С особым смаком он показывал керамику. Томилась пепельница в виде слепка женской груди. Хохлились знаменитые голуби. Он торопился внести красоту в ежедневную жизнь всех. Той же идеей красоты для всех мучимы были Врубель и Васнецов в абрамцевской майоликовой мастерской. Это искус нашего промышленного века. Самая массовая буква «о» одновременно и самая орнаментально красивая из знаков. Красоте тесно в галерейных рамках, ей хочется стать жизнью людей. Она желает, чтобы ее касались губами, брали в теплые руки, наполняли дыханием и вечерним чаем. Чтобы она шубертовской или сегодняшней легкой мелодией оставалась на устах после радио. Чтобы воздух вокруг людей звучал красиво.

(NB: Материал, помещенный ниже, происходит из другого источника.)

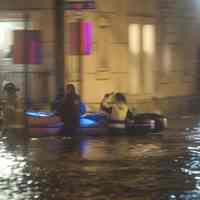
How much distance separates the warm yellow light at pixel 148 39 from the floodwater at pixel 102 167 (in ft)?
21.0

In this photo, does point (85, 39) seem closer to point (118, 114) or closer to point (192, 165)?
point (118, 114)

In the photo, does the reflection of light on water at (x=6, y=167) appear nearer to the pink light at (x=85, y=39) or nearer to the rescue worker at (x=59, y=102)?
the rescue worker at (x=59, y=102)

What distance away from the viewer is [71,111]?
66.1 ft

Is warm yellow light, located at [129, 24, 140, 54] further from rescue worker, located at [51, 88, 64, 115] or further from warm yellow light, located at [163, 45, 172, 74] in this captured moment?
rescue worker, located at [51, 88, 64, 115]

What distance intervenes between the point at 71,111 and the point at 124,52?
241 inches

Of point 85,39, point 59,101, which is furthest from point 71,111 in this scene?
point 85,39

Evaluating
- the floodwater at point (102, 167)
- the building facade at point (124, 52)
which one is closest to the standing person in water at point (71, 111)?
the floodwater at point (102, 167)

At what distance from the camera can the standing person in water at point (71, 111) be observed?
66.1 ft

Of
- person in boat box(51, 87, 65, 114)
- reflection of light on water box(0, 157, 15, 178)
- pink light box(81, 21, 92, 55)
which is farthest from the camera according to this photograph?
person in boat box(51, 87, 65, 114)

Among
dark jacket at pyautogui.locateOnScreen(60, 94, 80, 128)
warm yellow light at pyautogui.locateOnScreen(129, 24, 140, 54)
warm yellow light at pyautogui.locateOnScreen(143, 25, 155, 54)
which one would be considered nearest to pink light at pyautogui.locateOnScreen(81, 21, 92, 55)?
dark jacket at pyautogui.locateOnScreen(60, 94, 80, 128)

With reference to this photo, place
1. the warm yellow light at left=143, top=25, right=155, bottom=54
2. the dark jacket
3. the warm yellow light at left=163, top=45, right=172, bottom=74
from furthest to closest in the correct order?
1. the warm yellow light at left=163, top=45, right=172, bottom=74
2. the warm yellow light at left=143, top=25, right=155, bottom=54
3. the dark jacket

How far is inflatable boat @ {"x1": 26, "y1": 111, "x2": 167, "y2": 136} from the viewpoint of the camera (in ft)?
65.4

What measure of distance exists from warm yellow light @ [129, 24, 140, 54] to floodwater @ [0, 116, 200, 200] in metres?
5.67

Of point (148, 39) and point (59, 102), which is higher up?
point (148, 39)
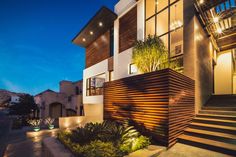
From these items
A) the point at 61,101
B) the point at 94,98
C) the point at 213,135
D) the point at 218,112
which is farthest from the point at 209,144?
the point at 61,101

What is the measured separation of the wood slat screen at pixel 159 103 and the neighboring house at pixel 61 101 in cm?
1406

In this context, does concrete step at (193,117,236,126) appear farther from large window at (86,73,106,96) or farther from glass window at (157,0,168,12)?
large window at (86,73,106,96)

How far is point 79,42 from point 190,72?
37.0 ft

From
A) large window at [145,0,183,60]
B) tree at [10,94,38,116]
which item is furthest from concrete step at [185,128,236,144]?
tree at [10,94,38,116]

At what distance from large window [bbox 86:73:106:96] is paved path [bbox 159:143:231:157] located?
8237 millimetres

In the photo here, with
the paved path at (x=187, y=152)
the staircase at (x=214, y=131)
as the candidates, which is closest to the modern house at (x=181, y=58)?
the staircase at (x=214, y=131)

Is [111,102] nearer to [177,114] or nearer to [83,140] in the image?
[83,140]

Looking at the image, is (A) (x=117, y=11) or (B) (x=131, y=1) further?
(A) (x=117, y=11)

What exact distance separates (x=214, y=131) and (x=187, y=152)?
4.85 ft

Голубка Пикассо свила свои гнезда в миллионах халуп.
Если бы он одну только «Гернику» написал, он уже был бы художником века. Пикассо был самым знаменитым из всех живших на земле художников. Он не имел посмертной славы. То, что обычно называется ею, он познал при жизни. В этом он преодолел смерть.
Пикассо жаждал знать все.
Вращая, как шарообразным сверлом, своим мозолистым глазом, он вытягивал из меня информацию о публике, бывшей на моем вечере.
— Они же не умеют слушать стихи в театре, — бурчал он.